(MATERIAL FOR THIS EXERCISE begins)
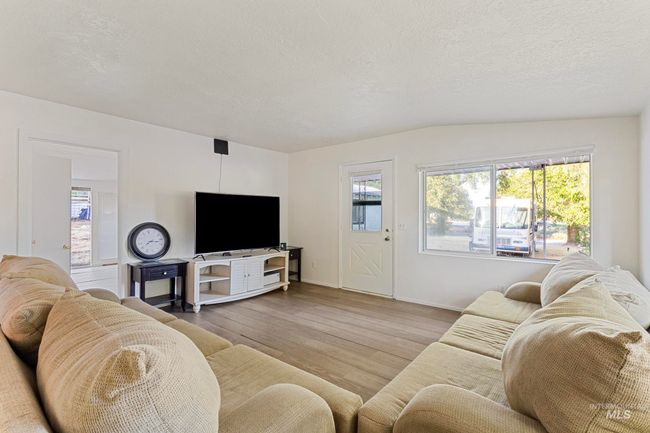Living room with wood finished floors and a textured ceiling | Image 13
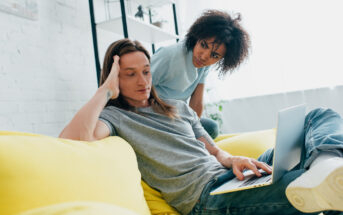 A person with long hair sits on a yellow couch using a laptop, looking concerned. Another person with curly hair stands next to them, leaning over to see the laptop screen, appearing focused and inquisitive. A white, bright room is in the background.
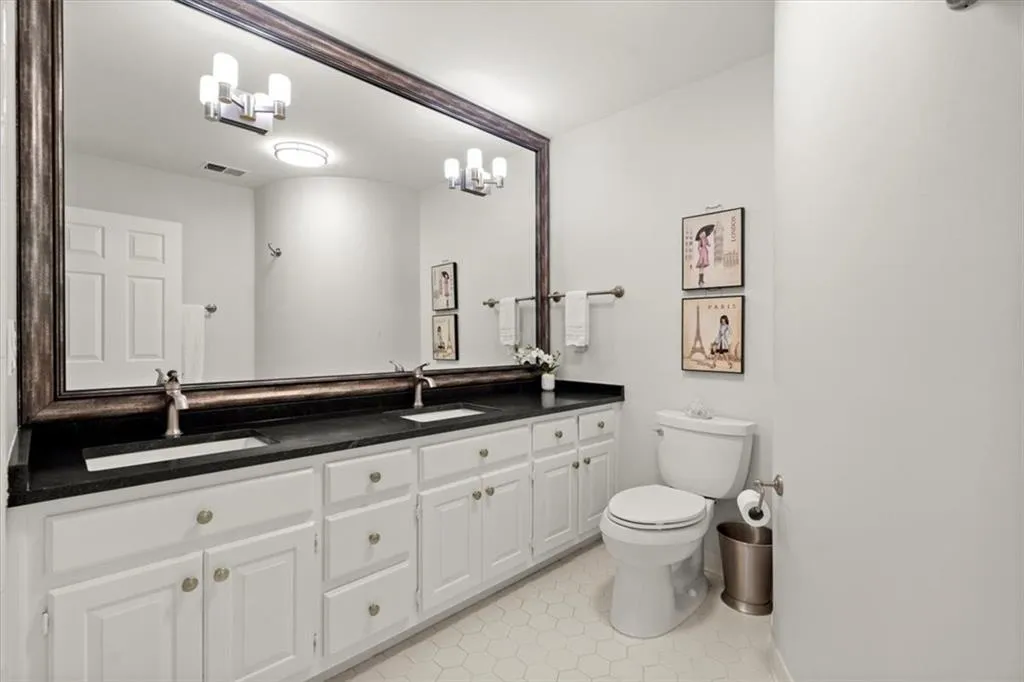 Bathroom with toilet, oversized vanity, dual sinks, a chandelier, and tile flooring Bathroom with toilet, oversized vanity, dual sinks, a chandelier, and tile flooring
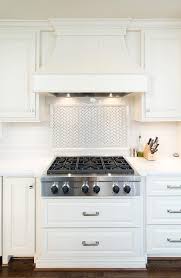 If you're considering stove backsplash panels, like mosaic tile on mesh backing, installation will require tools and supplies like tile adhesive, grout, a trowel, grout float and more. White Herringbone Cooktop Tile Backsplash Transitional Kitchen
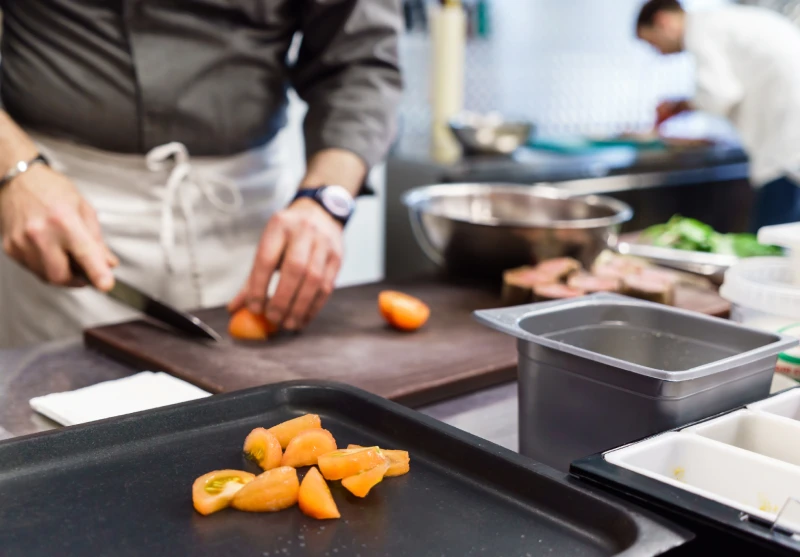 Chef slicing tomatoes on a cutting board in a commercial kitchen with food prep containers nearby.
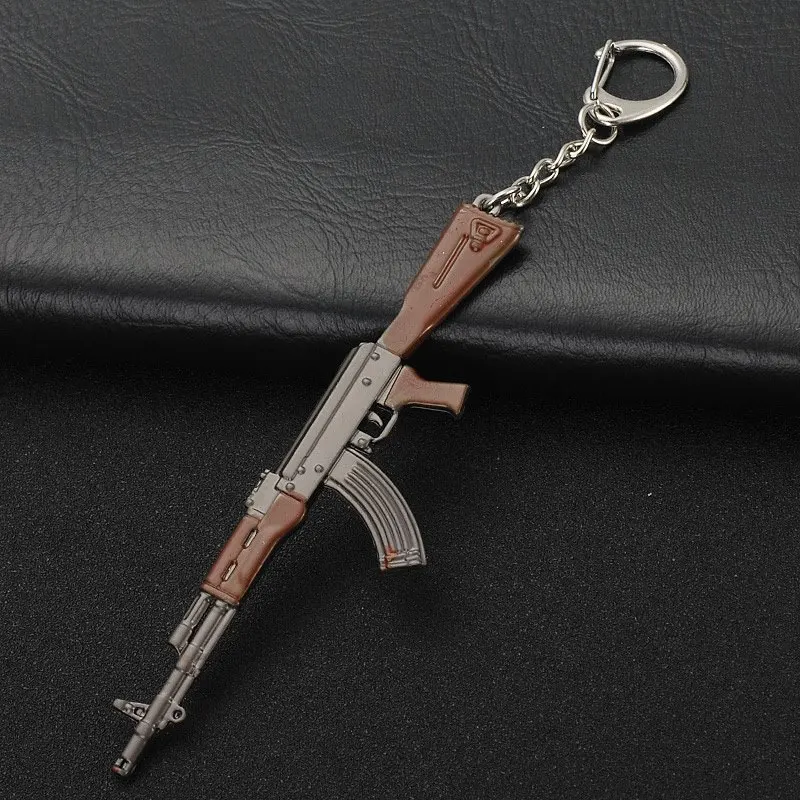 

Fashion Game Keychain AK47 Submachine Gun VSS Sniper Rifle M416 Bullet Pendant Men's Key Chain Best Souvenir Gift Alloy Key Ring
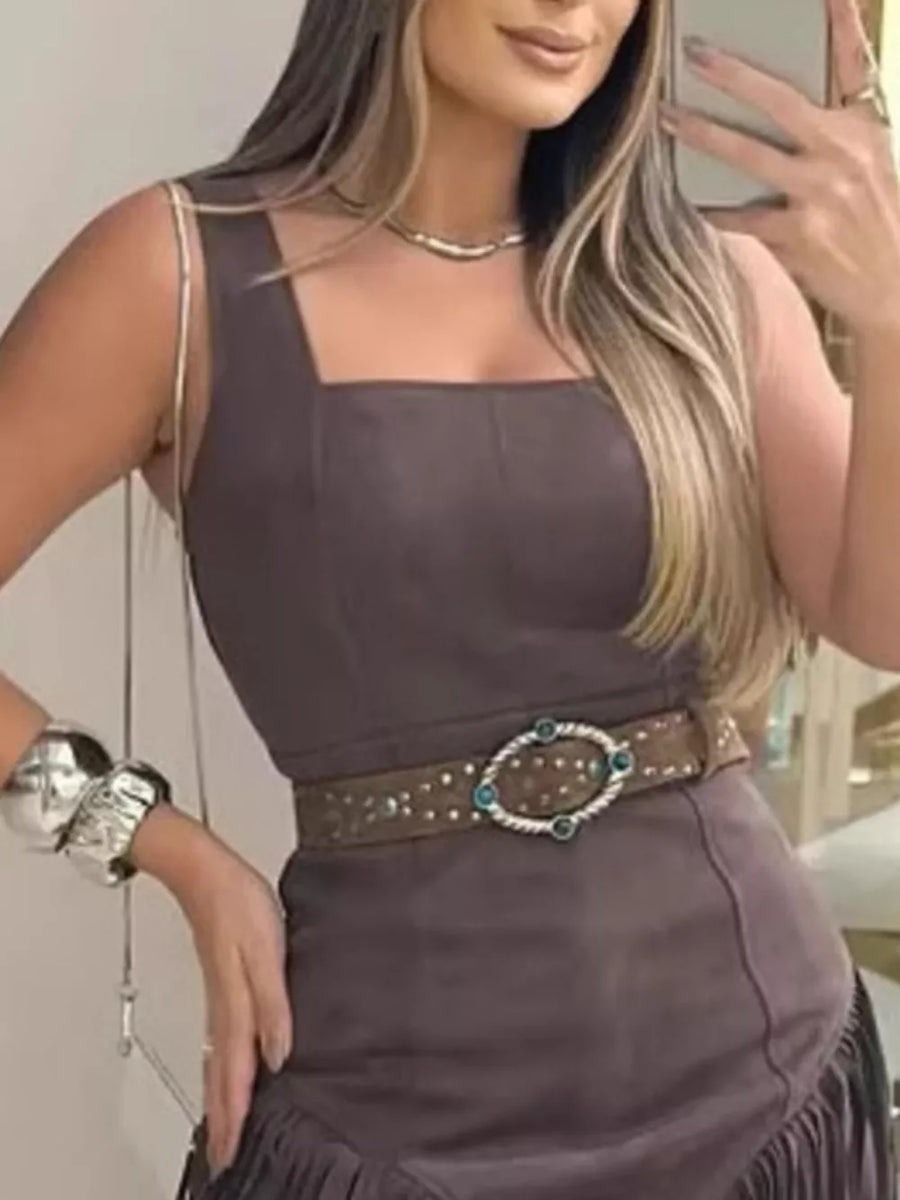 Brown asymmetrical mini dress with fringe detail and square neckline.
(MATERIAL FOR THIS EXERCISE ends)
### [REQUIRED ACTION]
Copy the data verbatim from its beginning through the line containing "A person with", including that line. Omit the picture markers from the copy.

### [ANSWER TO THIS EXERCISE]
Living room with wood finished floors and a textured ceiling | Image 13
 A person with long hair sits on a yellow couch using a laptop, looking concerned. Another person with curly hair stands next to them, leaning over to see the laptop screen, appearing focused and inquisitive. A white, bright room is in the background.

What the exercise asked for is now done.